Recorded data:
______________________________
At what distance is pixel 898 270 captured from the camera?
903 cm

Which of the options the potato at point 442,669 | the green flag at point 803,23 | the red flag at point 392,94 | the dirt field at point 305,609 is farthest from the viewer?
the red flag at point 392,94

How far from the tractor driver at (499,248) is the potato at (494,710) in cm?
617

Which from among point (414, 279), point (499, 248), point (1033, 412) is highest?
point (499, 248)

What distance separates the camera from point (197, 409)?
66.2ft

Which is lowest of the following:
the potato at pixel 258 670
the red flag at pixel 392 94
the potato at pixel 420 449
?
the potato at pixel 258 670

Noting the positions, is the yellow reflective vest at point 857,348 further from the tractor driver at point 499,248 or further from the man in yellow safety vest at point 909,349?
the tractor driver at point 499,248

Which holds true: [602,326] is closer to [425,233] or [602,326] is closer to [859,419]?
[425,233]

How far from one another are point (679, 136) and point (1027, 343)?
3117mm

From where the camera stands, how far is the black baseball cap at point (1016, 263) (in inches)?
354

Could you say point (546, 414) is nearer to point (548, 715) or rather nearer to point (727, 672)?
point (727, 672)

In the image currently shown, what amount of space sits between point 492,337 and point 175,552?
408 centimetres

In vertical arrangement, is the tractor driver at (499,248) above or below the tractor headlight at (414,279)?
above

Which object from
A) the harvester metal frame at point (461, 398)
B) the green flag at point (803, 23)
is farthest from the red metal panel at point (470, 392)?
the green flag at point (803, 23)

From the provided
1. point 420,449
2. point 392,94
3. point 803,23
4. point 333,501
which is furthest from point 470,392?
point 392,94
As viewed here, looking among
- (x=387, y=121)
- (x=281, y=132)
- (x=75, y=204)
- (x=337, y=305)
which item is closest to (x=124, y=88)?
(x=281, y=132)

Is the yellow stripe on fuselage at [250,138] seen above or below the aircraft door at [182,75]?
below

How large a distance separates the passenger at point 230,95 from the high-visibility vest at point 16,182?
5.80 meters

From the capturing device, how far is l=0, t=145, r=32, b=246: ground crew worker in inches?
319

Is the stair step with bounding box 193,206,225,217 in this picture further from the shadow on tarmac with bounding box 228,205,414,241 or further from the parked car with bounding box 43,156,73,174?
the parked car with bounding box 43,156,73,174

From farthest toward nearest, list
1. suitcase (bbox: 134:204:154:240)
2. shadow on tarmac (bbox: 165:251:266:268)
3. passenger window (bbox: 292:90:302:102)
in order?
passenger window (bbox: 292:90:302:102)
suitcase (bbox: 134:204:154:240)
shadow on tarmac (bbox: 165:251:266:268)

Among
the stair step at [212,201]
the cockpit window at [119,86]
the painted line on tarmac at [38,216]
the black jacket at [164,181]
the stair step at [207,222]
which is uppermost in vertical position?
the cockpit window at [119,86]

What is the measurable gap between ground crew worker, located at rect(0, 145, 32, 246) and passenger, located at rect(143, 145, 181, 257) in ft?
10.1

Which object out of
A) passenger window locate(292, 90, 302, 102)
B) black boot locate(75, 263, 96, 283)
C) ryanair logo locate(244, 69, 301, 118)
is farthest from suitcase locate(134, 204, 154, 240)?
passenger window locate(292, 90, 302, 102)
______________________________
Written problem: Rewrite all the entries above, changing every "stair step" to "stair tread" and leaving the rest unchanged.

Written solution:
At what distance is pixel 898 270 captured from the camera?
903 cm

Which of the options the potato at point 442,669 | the green flag at point 803,23 | the red flag at point 392,94 | the dirt field at point 305,609 is farthest from the viewer?
the red flag at point 392,94

How far from the tractor driver at (499,248) is the potato at (494,710) in cm?
617

Which from among point (414, 279), point (499, 248), point (1033, 412) is highest?
point (499, 248)

What distance separates the camera from point (197, 409)?
66.2ft

Which is lowest of the following:
the potato at pixel 258 670
the red flag at pixel 392 94
the potato at pixel 420 449
?
the potato at pixel 258 670

Noting the positions, is the yellow reflective vest at point 857,348 further from the tractor driver at point 499,248 or further from the man in yellow safety vest at point 909,349?
the tractor driver at point 499,248

Which holds true: [602,326] is closer to [425,233] or [602,326] is closer to [859,419]?
[425,233]

How far from one another are point (679, 136) and point (1027, 343)?
3117mm

From where the camera stands, how far is the black baseball cap at point (1016, 263) (in inches)?
354

Could you say point (546, 414) is nearer to point (548, 715) or rather nearer to point (727, 672)?
point (727, 672)

In the image currently shown, what amount of space sits between point 492,337 and point 175,552?
408 centimetres

In vertical arrangement, is the tractor driver at (499,248) above or below the tractor headlight at (414,279)?
above

Which object from
A) the harvester metal frame at point (461, 398)
B) the green flag at point (803, 23)
is farthest from the red metal panel at point (470, 392)?
the green flag at point (803, 23)

From the provided
1. point 420,449
2. point 392,94
3. point 803,23
4. point 333,501
which is furthest from point 470,392?
point 392,94
As viewed here, looking among
- (x=387, y=121)
- (x=281, y=132)
- (x=75, y=204)
- (x=337, y=305)
which item is closest to (x=124, y=88)?
(x=281, y=132)

Is the yellow stripe on fuselage at [250,138] seen above or below the aircraft door at [182,75]?
below

How large a distance separates the passenger at point 230,95 from the high-visibility vest at point 16,182?
5.80 meters

From the capturing device, how far is l=0, t=145, r=32, b=246: ground crew worker in inches?
319

Is the stair tread with bounding box 193,206,225,217 in this picture further from the shadow on tarmac with bounding box 228,205,414,241 or further from the parked car with bounding box 43,156,73,174?
the parked car with bounding box 43,156,73,174

From farthest toward nearest, list
1. suitcase (bbox: 134:204:154:240)
2. shadow on tarmac (bbox: 165:251:266:268)
3. passenger window (bbox: 292:90:302:102)
in order?
passenger window (bbox: 292:90:302:102)
suitcase (bbox: 134:204:154:240)
shadow on tarmac (bbox: 165:251:266:268)

Among
the stair tread at [212,201]
the cockpit window at [119,86]
the painted line on tarmac at [38,216]
the black jacket at [164,181]
the stair tread at [207,222]
which is uppermost in vertical position?
the cockpit window at [119,86]

What is the measurable gap between ground crew worker, located at rect(0, 145, 32, 246) and passenger, located at rect(143, 145, 181, 257) in ft?
10.1

Which object out of
A) passenger window locate(292, 90, 302, 102)
B) black boot locate(75, 263, 96, 283)
C) ryanair logo locate(244, 69, 301, 118)
is farthest from suitcase locate(134, 204, 154, 240)?
passenger window locate(292, 90, 302, 102)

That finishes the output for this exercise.